====== Stored records
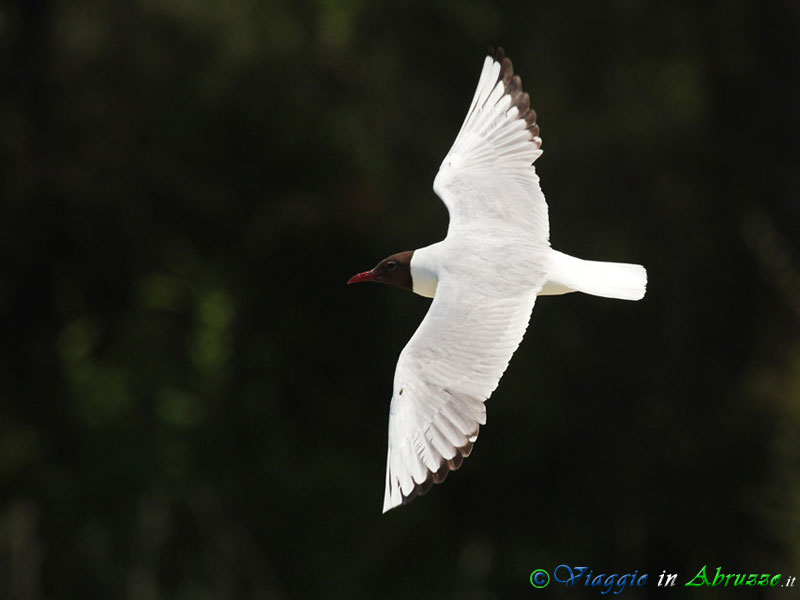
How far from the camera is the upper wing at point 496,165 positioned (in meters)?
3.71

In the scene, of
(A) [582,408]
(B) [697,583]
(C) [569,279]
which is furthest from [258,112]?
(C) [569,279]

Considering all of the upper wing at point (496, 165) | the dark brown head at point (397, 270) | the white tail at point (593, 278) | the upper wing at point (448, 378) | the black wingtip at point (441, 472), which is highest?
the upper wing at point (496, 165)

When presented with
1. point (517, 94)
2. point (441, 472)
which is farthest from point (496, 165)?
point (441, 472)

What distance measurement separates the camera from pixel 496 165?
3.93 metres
============
Can you edit the lines above so that every "camera" becomes "viewer", with everything else unchanged and the pictures left out?

How far from the viewer is the upper wing at point 496,165 positioned (in meters)?
3.71

In the scene, of
(A) [582,408]
(B) [697,583]
(C) [569,279]
which is furthest from [258,112]?
(C) [569,279]

Considering all of the upper wing at point (496, 165) | the dark brown head at point (397, 270) | the white tail at point (593, 278) | the upper wing at point (448, 378) | the black wingtip at point (441, 472), which is highest?
the upper wing at point (496, 165)

When presented with
1. point (517, 94)
2. point (441, 472)
which is farthest from point (496, 165)?
point (441, 472)

What distance measurement separates the viewer from pixel 496 165?
3.93 metres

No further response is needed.